Vučić even plans to call some of his allies in Europe to encourage them to follow suit. Serbian sources would not name which countries, but Vučić is notably close with Hungarian Prime Minister Viktor Orbán and Greek Prime Minister Kyriakos Mitsotakis, both of whom have also led their countries to strong partnerships with Israel.
But of course, there is a catch: Serbia does not want Israel to recognize Kosovo as an independent country.
Vučić plans to clarify to Prime Minister Benjamin Netanyahu what exactly that means in a phone call scheduled for Friday.
Domestically, Vučić would have difficulty explaining to voters how he is taking the step of being the first European country to open an embassy in Jerusalem, making it “the most pro-Israel country in Europe,” while Israel does something Serbia considers unacceptable: recognizing Kosovo as a country.
The Serbian sources explained that, as far as they’re concerned, Israel can have diplomatic relations with Kosovo “below a certain threshold.”
In other words, the situation could be similar to Israel and Taiwan, where there is an Israeli consulate and other diplomatic and business ties, but not an embassy and no official recognition of their independence.
If Israel recognizes Kosovo, Serbia may still open an embassy in Jerusalem, but the ties with Belgrade will be significantly downgraded.
AS FOR the goals of the Serbian trade office set to open in Jerusalem in the coming weeks, Daniel P. Vajdich, president of the Washington-based Yorktown Solutions advisory firm working with the Serbian Chamber of Commerce, said technology and innovation are “pillars of the strategic partnership between Serbia and Israel motivating the move to Jerusalem.”  Other key areas include security and commercial ties.
Čadež explained that after an economic crisis in 2012, Belgrade recovered partly by shifting focus to encouraging entrepreneurship and technological know-how.
Israelis and Serbs both used “disruption to our advantage,” Čadež said. After a generation of Serbs grew up experiencing political instability and wars, and Israelis having a mandatory draft and experiencing wars and terror attacks, people in both societies are less risk-averse when it comes to business, he said.
“We had a boom in R&D and start-ups in Serbia, and we are where Israel was in 2012,” Čadež said. “We are looking for joint Israeli-Serb start-ups.”
Čadež also said Israel’s newly open ties with the UAE could be an opportunity for Israel-Serbia relations, because the Emirates is heavily invested in Serbian real estate and food production, among other areas.

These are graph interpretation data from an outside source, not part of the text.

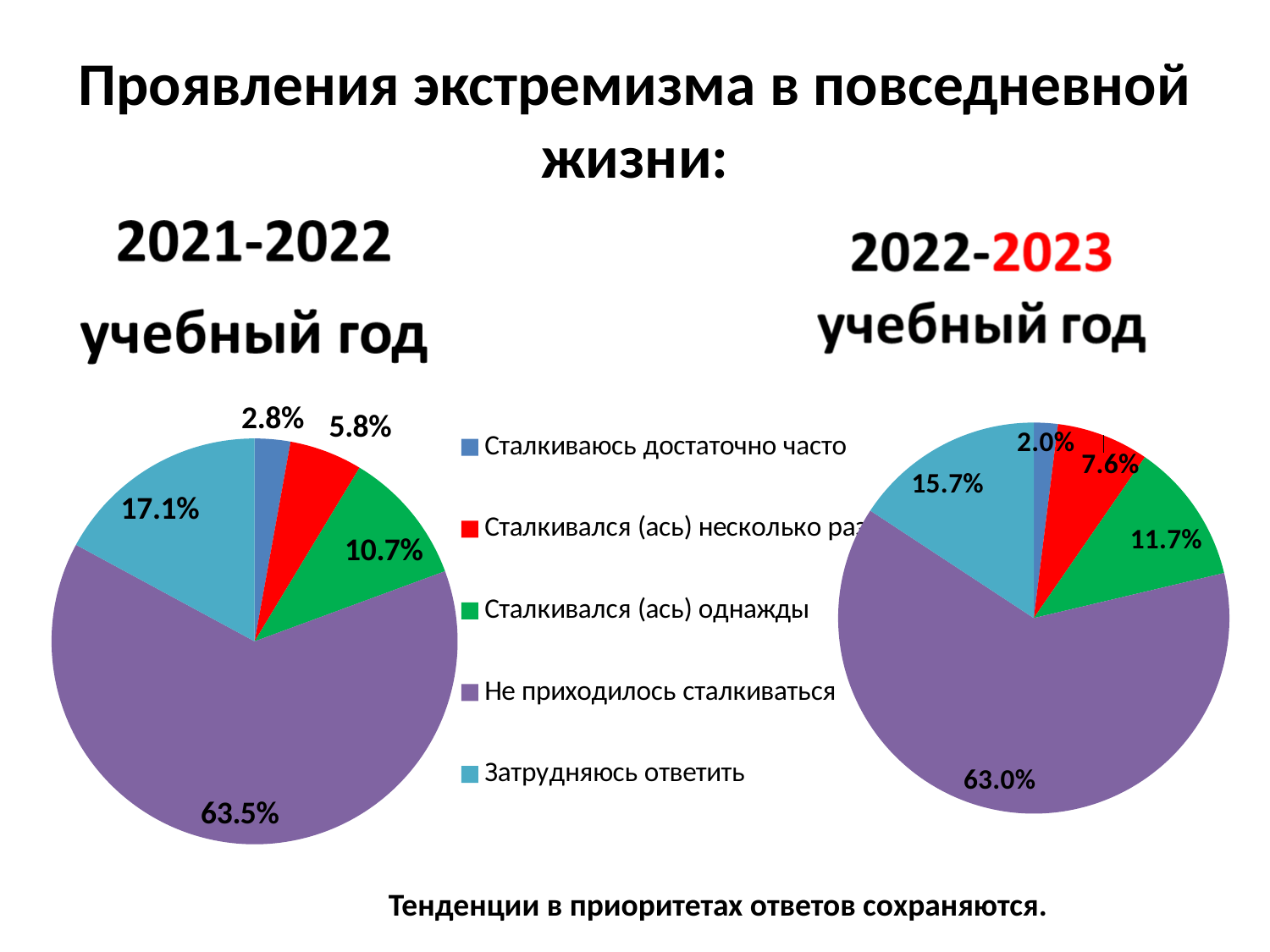
What type of chart is used for the 2022-2023 учебный год data? Pie chart In the 2022-2023 учебный год pie chart, what share is labelled for 'Сталкиваюсь достаточно часто'? 2.0% Which chart shows a larger share for 'Затрудняюсь ответить': 2021-2022 or 2022-2023? 2021-2022 In the 2022-2023 учебный год pie chart, what share is labelled for the slice 'Сталкивался (ась) однажды'? 11.7% In the legend, which colour represents 'Сталкивался (ась) однажды'? Green How many slices does the 2021-2022 учебный год pie chart have? 5 What is the difference between the 'Сталкивался (ась) несколько раз' shares in the 2022-2023 chart (7.6%) and the 2021-2022 chart (5.8%)? 1.8% In the 2021-2022 учебный год pie chart, what share is labelled for 'Затрудняюсь ответить'? 17.1% How many entries does the legend between the two charts list? 5 In the 2022-2023 учебный год pie chart, which category has the largest slice? Не приходилось сталкиваться In the 2021-2022 учебный год pie chart, which category has the smallest slice? Сталкиваюсь достаточно часто In the 2021-2022 учебный год pie chart, what share is labelled for the slice 'Не приходилось сталкиваться'? 63.5%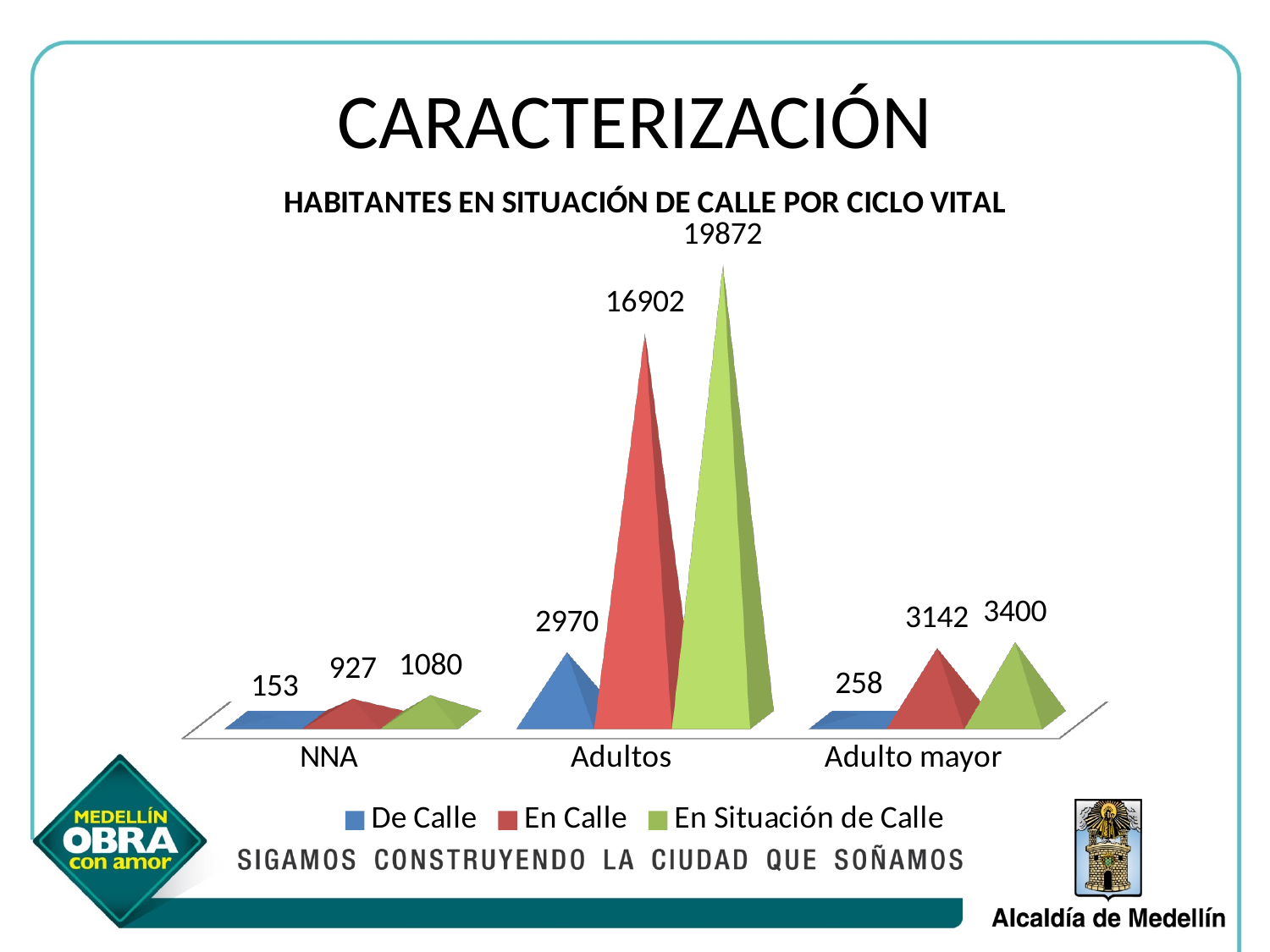
How many categories are shown on the x axis? 3 What is the value for De Calle in the NNA category? 153 How many series does the legend list? 3 What is the difference between En Situación de Calle and En Calle in the Adultos category? 2970 What is the value for En Calle in the Adultos category? 16902 Which category has the highest value for En Situación de Calle? Adultos What is the difference between En Calle and De Calle in the Adulto mayor category? 2884 Which is larger: De Calle for Adultos or En Calle for Adulto mayor? En Calle for Adulto mayor What kind of chart is shown on the slide? Bar chart What is the title of the chart? HABITANTES EN SITUACIÓN DE CALLE POR CICLO VITAL Which category has the lowest value for De Calle? NNA What is the value for En Situación de Calle in the Adulto mayor category? 3400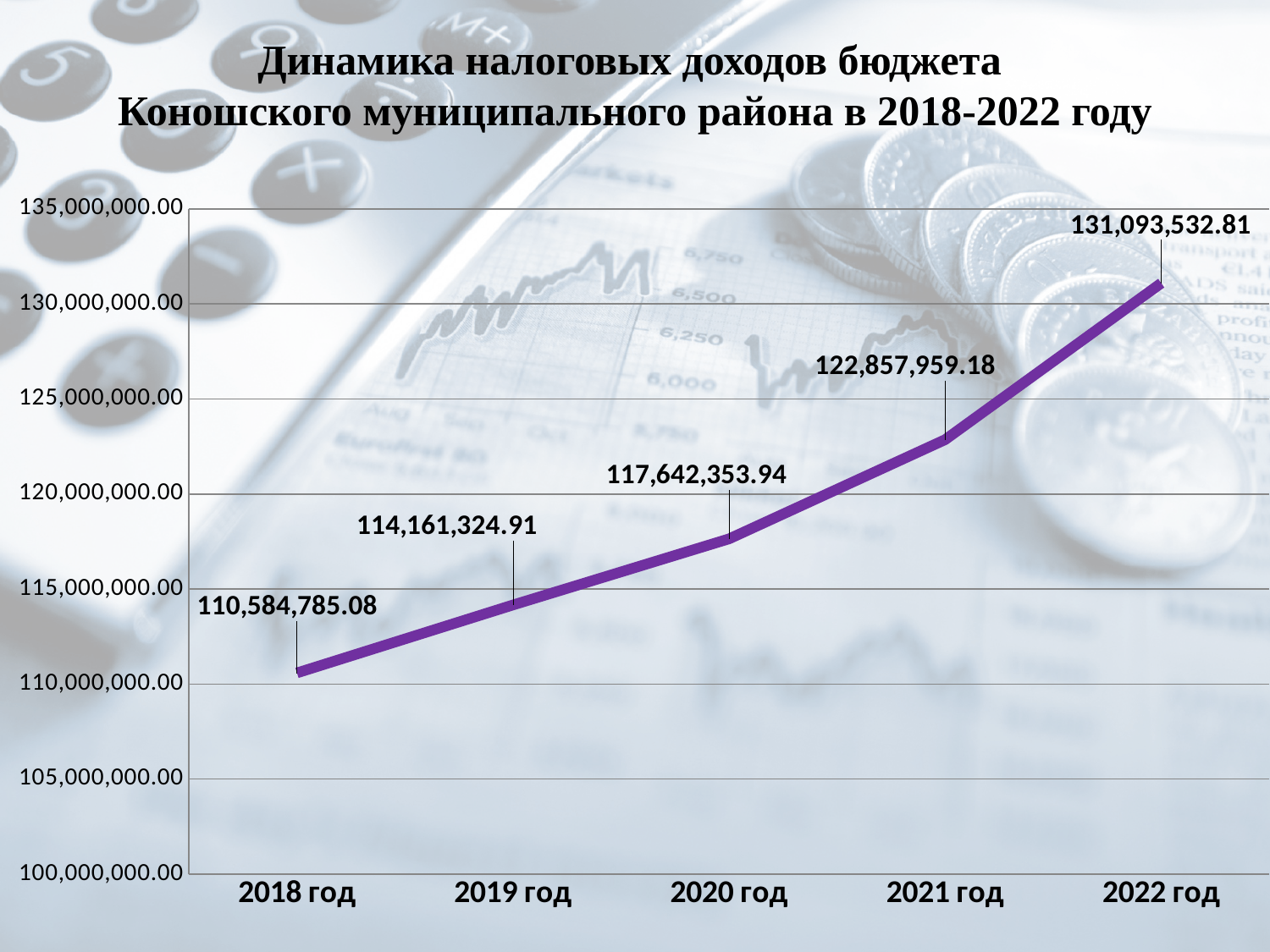
Which is larger, the value for 2019 год or the value for 2020 год? 2020 год Do the values rise or fall from 2018 год to 2022 год? rise What is the difference between the values for 2022 год and 2021 год? 8,235,573.63 Which year has the lowest value? 2018 год Which year has the highest value? 2022 год What is the value for 2020 год? 117,642,353.94 What is the value for 2018 год? 110,584,785.08 How many years are plotted on the chart? 5 What kind of chart is shown on the slide? line chart What is the value for 2021 год? 122,857,959.18 What is the difference between the values for 2019 год and 2018 год? 3,576,539.83 Is the value for 2021 год greater or less than 125,000,000.00? less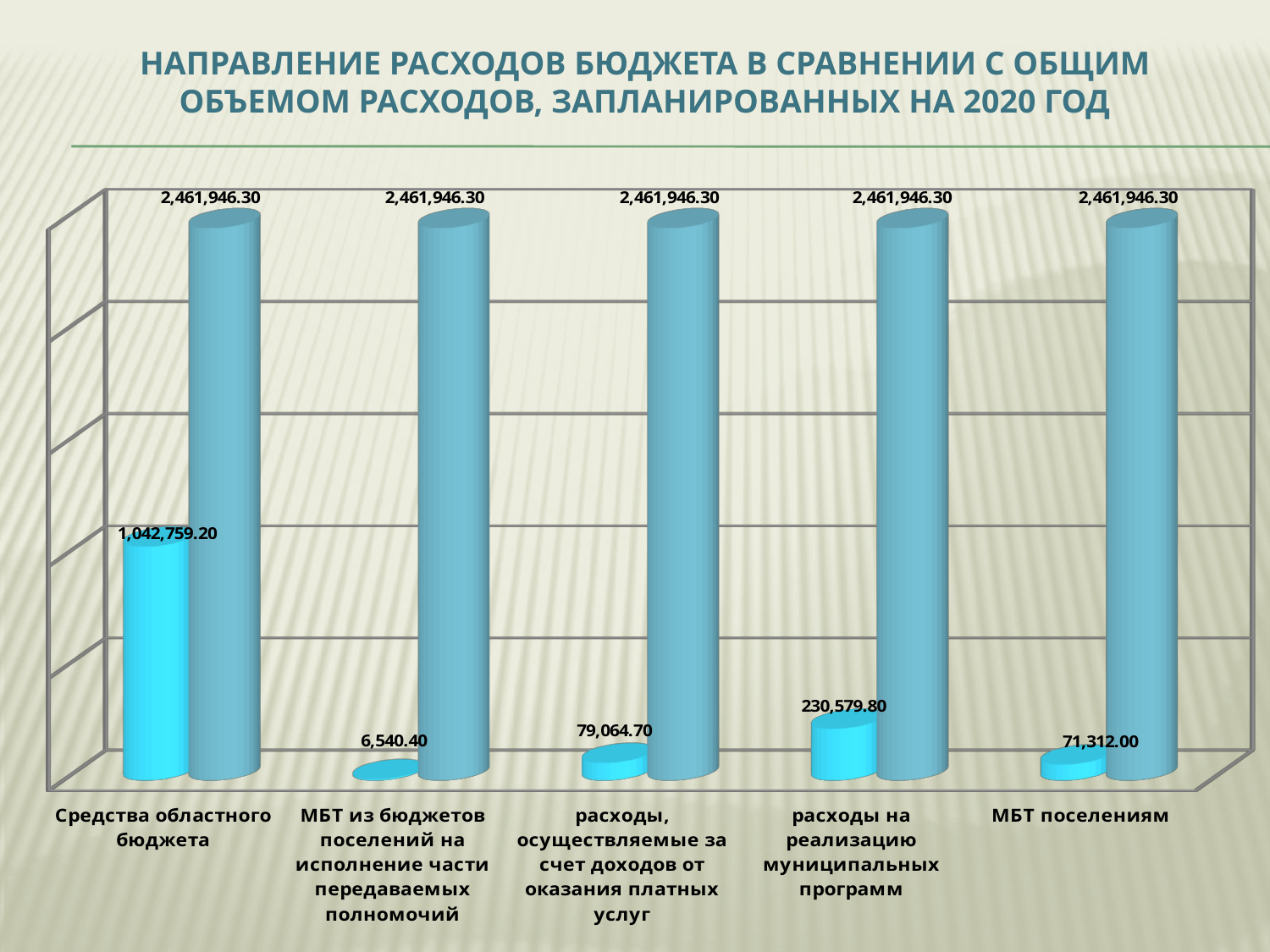
Which category has the highest light-blue bar? Средства областного бюджета What is the value of the light-blue bar for «МБТ из бюджетов поселений на исполнение части передаваемых полномочий»? 6,540.40 What is the value of the light-blue bar for «Средства областного бюджета»? 1,042,759.20 What is the difference between the values for «расходы на реализацию муниципальных программ» and «расходы, осуществляемые за счет доходов от оказания платных услуг»? 151,515.10 How many categories are shown on the x axis of the chart? 5 Which category has the lowest light-blue bar? МБТ из бюджетов поселений на исполнение части передаваемых полномочий What is the value of the light-blue bar for «расходы, осуществляемые за счет доходов от оказания платных услуг»? 79,064.70 What is the value of the light-blue bar for «расходы на реализацию муниципальных программ»? 230,579.80 What is the value of the light-blue bar for «МБТ поселениям»? 71,312.00 What value is shown on each of the tall dark-blue bars representing the total planned expenditure? 2,461,946.30 What is the difference between the total planned expenditure (2,461,946.30) and the value for «Средства областного бюджета»? 1,419,187.10 Which is larger: the value for «МБТ поселениям» or the value for «расходы, осуществляемые за счет доходов от оказания платных услуг»? расходы, осуществляемые за счет доходов от оказания платных услуг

Vajdich and Čadež also credited the Trump administration and US Special Envoy for Serbia-Kosovo negotiations Richard Grenell for focusing on “economic normalization” between the sides, something that past US administrations had not done.
The Trump administration tried a similar focus in bringing Israel and the Palestinians together, offering tens of billions of dollars of investment in the Palestinian economy as part of its peace plan and organizing a major economic-focused conference in Bahrain last year, to little success.
But that approach has played out differently with Serbia and Kosovo, which Čadež pointed out have constant business ties, because “businesses look for common interests.”
“It’s good for talks. They’re more relaxed,” than when negotiations are focused on matters of principle and history, Čadež said.